--- start of Document passage ---
The shape of X_train is: (10, 3)
The shape of y_train is:  (10,)
Number of training examples (m): 10


## Implementation
We'll follow the guidelines of the decision tree algorithm to implement our decision tree.
- Start with all examples at the root node
- Calculate information gain for all possible features, and pick one with the hightest information gain
- Split dataset according to selected feature, and create left and right branches of the tree
- Keep repeating splitting process until stopping criteria is met, here we'll use these two criterias:
    - When a node is 100% one class
    - When splitting a node will result in the tree exceeding maximum depth

Our implementation of the decision tree will consist of the following functions:
- `compute_entropy`: computes entropy at a given node
- `split_dataset`: takes in the data at a node and a feature to split on and splits it into left and right branches
- `compute_information_gain`: computes information gain of a split
- `get_best_feature`: get the best feature to split the node
- `build_tree_recursive`: builds the decision tree recursively

In [185]:
def compute_entropy(y):
    """
    Computes the entropy at a given node
    
    Args:
       y (ndarray): labels of the examples at the node
       
    Returns:
        entropy (float): Entropy at that node       
    """
    if len(y) == 0:  # If there's no example in the node, entropy defined to be 0
        return 0
        
    p1 = np.sum(y) / len(y)
--- end of Document passage ---
--- start of Raw data ---
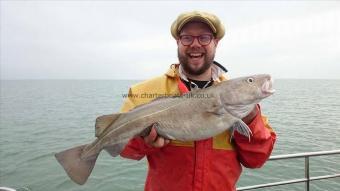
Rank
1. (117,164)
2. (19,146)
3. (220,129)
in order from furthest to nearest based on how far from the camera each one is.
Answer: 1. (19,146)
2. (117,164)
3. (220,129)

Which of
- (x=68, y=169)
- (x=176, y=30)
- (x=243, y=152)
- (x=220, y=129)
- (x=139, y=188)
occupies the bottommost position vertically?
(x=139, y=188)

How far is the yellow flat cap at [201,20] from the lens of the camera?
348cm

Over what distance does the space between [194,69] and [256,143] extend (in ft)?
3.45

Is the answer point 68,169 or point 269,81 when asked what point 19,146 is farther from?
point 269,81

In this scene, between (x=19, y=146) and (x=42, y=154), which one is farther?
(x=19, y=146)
--- end of Raw data ---
--- start of Raw data ---
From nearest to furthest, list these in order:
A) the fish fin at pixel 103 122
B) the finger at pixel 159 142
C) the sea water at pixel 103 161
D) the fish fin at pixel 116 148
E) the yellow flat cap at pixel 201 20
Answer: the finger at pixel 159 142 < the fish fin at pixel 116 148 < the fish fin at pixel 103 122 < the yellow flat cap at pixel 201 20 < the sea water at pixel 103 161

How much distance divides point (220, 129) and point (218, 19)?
--- end of Raw data ---
From the decision tree passage, pull out the part word for word, starting at "Computes the entropy" and ending at "np.sum(y) / len(y)". The rows have nothing to do with what you're asked to do here.

Computes the entropy at a given node
    
    Args:
       y (ndarray): labels of the examples at the node
       
    Returns:
        entropy (float): Entropy at that node       
    """
    if len(y) == 0:  # If there's no example in the node, entropy defined to be 0
        return 0
        
    p1 = np.sum(y) / len(y)